Travis CI themselves offer a workaround for their own timeout in the form of travis_wait. This seems to be a slightly different alternative workaround that better meets the authors' needs.
>This seems to be a slightly different alternative workaround that better meets the authors' needs
You can take an educated guess though that the fact that travis_wait doesn't keep streaming the output is probably deliberate.
I've been on the other end of the stick often enough. You put in place mechanisms that are designed to protect your system from over-burdensome use and gently prod people towards better ways of using it. Most people take a hint and solve the underlying problem, but some people instead choose to dodgily bypass the protective measures in front of your free system.
Inevitably, you have to send them a mail saying "I can see you on the graphs, stop what you're doing". They try to take it as an opportunity to "open a dialogue" about the problem, and then get in a huff when you respond with "I don't care right now, I've already asked you nicely once, you have one hour to stop using 10% of all our memory, and then you're getting perma-banned".
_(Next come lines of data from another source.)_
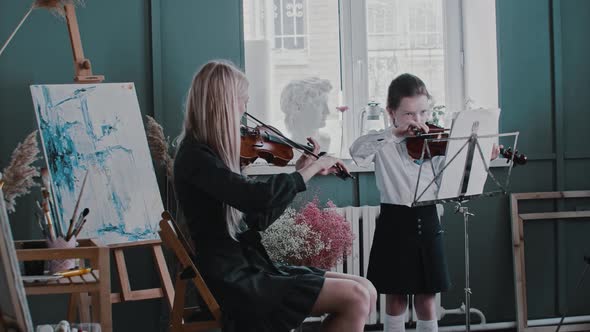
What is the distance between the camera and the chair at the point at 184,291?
222 centimetres

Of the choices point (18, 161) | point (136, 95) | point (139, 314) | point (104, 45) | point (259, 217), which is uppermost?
point (104, 45)

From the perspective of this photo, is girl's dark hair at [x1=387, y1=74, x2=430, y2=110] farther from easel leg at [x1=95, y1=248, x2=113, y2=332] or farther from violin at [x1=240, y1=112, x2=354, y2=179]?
easel leg at [x1=95, y1=248, x2=113, y2=332]

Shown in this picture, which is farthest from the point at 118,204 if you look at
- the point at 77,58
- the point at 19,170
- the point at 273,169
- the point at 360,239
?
the point at 360,239

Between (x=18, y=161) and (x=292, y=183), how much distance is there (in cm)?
98

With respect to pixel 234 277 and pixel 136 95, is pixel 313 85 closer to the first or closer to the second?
pixel 136 95

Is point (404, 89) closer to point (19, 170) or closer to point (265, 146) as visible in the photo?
point (265, 146)

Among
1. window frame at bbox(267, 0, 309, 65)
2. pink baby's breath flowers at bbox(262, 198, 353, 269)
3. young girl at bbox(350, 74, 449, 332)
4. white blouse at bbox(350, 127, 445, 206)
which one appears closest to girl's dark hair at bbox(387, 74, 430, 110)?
young girl at bbox(350, 74, 449, 332)

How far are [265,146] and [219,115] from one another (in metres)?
0.36

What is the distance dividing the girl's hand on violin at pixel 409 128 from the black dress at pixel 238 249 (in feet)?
2.15

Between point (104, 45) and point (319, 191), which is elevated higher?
point (104, 45)

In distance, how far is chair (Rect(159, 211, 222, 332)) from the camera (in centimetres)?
222

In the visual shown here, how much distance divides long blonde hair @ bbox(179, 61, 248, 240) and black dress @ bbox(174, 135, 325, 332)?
0.03m

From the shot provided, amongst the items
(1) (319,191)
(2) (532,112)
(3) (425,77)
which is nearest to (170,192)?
(1) (319,191)

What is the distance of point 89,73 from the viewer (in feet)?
10.0
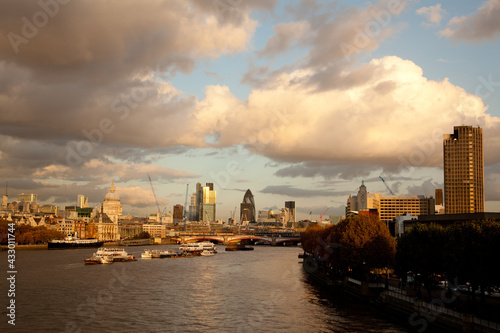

Anyone with half a brain can take a guess that the travis_wait behavior is probably a defense against really verbose and long builds gumming up their system with millions of lines of stdout that no one cares about. Having the need to bypass it suggests you're operating in a fashion where you really ought to be running your own build system (or breaking up your build process into a clean, sectioned pipeline with parallel test execution), rather than using shared resources.